The American Journal of Surgical Pathology
Original Articles: PDF Only
Jaffe, R M.D.; Santamaria, M M.D.; Yunis, E J M.D.; Tannery, N Hrinya B.S.; Agostini, R M Jr. B.S.; Medina, J M.D.1; Goodman, M M.D.2
1From the Departments of Pathology, Radiology of the Children's Hospital of Pittsburgh and the University of Pittsburgh School of Medicine, Pittsburgh, Pennsylvania
2From the Department of Orthopedic of the Children's Hospital of Pittsburgh and the University of Pittsburgh School of Medicine, Pittsburgh, Pennsylvania
Abstract
Four small round cell malignant tumors of bone occurring in children are described. There was no catecholamine secretion and the clinical, radiologic, and biopsy diagnosis in each was Ewing's sarcoma. Glycogen was sparse both on imprints and in tissue sections. The tumors, when extensively sampled, had areas of a lobular growth pattern and Homer Wright rosettes. The rosettes were always focal and varied in complexity from case to case; they were rudimentary in one instance and markedly fibrillar in the most obvious instance.
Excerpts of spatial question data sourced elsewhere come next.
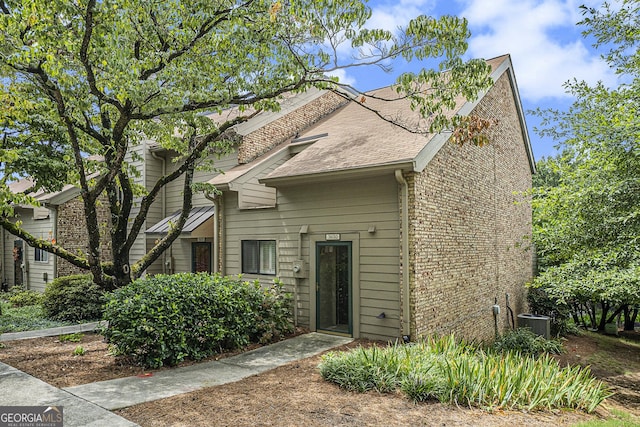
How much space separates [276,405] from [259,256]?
628cm

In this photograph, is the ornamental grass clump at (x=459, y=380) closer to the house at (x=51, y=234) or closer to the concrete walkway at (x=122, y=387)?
the concrete walkway at (x=122, y=387)

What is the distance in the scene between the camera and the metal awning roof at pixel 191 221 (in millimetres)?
13116

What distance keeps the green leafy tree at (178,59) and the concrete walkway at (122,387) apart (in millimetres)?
3296

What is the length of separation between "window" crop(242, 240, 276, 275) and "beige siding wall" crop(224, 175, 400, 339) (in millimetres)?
231

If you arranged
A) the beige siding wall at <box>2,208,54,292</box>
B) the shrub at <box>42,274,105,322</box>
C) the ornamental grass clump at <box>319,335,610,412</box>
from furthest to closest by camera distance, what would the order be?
the beige siding wall at <box>2,208,54,292</box> → the shrub at <box>42,274,105,322</box> → the ornamental grass clump at <box>319,335,610,412</box>

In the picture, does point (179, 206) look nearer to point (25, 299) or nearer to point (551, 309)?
point (25, 299)

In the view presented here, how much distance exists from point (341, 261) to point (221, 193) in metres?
3.68

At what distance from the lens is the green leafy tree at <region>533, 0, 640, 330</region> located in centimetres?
913

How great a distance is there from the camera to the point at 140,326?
283 inches

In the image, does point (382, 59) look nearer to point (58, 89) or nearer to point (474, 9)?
point (474, 9)

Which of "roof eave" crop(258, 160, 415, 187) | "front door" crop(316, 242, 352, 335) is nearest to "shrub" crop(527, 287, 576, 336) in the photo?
"front door" crop(316, 242, 352, 335)

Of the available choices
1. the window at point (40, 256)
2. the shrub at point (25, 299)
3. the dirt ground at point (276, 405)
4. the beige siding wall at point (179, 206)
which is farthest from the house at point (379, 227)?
the window at point (40, 256)

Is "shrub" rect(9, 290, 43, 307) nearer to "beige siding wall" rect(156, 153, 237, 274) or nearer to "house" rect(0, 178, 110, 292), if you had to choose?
"house" rect(0, 178, 110, 292)

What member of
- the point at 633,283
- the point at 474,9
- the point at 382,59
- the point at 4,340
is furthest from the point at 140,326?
the point at 633,283
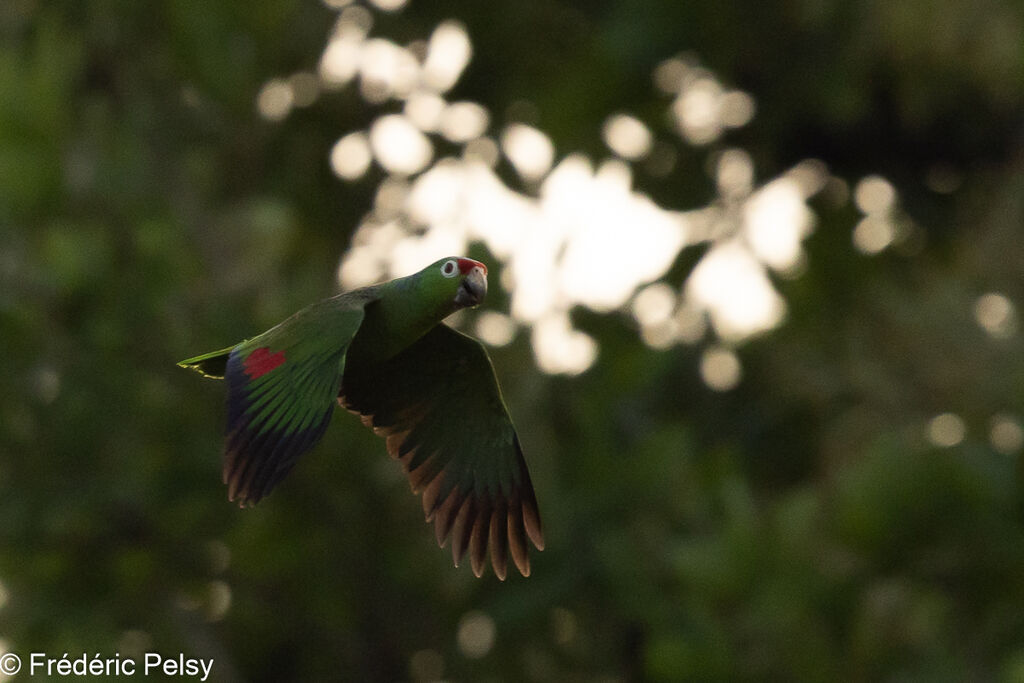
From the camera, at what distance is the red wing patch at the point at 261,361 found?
3.80 metres

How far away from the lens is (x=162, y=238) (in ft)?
29.0

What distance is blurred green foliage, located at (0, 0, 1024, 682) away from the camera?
8.65 meters

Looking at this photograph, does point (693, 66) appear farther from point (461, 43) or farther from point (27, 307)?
point (27, 307)

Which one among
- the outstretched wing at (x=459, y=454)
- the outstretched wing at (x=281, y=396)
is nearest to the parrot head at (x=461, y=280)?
the outstretched wing at (x=281, y=396)

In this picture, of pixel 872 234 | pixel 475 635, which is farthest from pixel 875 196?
pixel 475 635

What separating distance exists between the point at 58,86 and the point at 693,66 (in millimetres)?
5499

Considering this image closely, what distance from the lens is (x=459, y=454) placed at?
4609 mm

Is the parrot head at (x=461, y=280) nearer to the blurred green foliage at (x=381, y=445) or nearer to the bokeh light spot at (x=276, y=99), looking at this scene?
the blurred green foliage at (x=381, y=445)

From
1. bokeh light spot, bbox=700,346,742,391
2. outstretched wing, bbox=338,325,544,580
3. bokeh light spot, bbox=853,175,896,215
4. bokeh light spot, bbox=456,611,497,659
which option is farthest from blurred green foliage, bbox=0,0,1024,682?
outstretched wing, bbox=338,325,544,580

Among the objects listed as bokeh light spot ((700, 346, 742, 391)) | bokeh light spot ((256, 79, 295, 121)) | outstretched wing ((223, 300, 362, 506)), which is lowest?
outstretched wing ((223, 300, 362, 506))

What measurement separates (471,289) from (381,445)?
5.30 m

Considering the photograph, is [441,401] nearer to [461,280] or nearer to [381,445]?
[461,280]

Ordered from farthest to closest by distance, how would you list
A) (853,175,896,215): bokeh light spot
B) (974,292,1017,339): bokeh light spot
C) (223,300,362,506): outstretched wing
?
1. (853,175,896,215): bokeh light spot
2. (974,292,1017,339): bokeh light spot
3. (223,300,362,506): outstretched wing

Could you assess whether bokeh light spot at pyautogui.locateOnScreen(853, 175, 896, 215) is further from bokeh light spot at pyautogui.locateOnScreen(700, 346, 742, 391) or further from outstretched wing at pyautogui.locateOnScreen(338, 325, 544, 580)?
outstretched wing at pyautogui.locateOnScreen(338, 325, 544, 580)
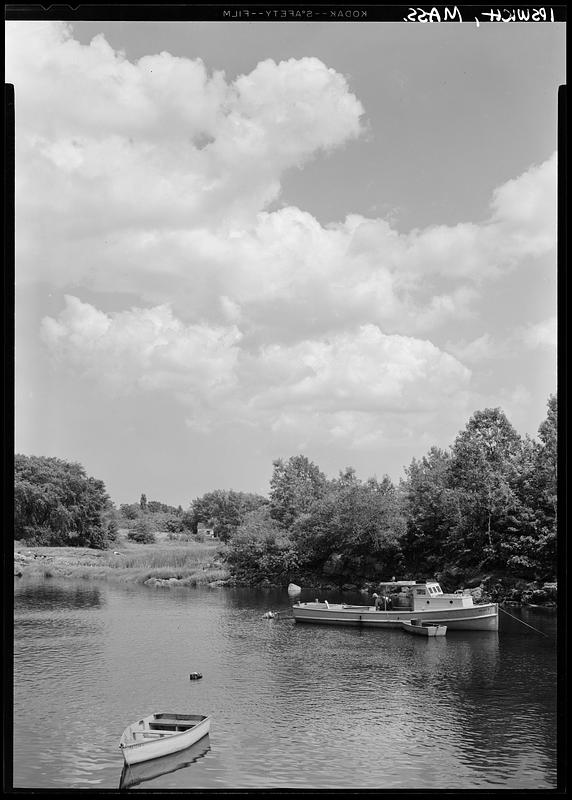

Neuron-specific enolase was demonstrated in tissue sections and in long term cell cultures from three of the tumors. The cultured cells put out moderately long beaded processes in serum-free medium but had no catecholamine fluorescence. Electron microscopy of the tumor rosettes and the cultured cells showed processes containing aggregates of microtubules and only one case had rare neurosecretory granules
This study suggests that some small round cell tumors of bone and soft tissue in children, which present as Ewing's sarcoma, are neuroectodermal in nature.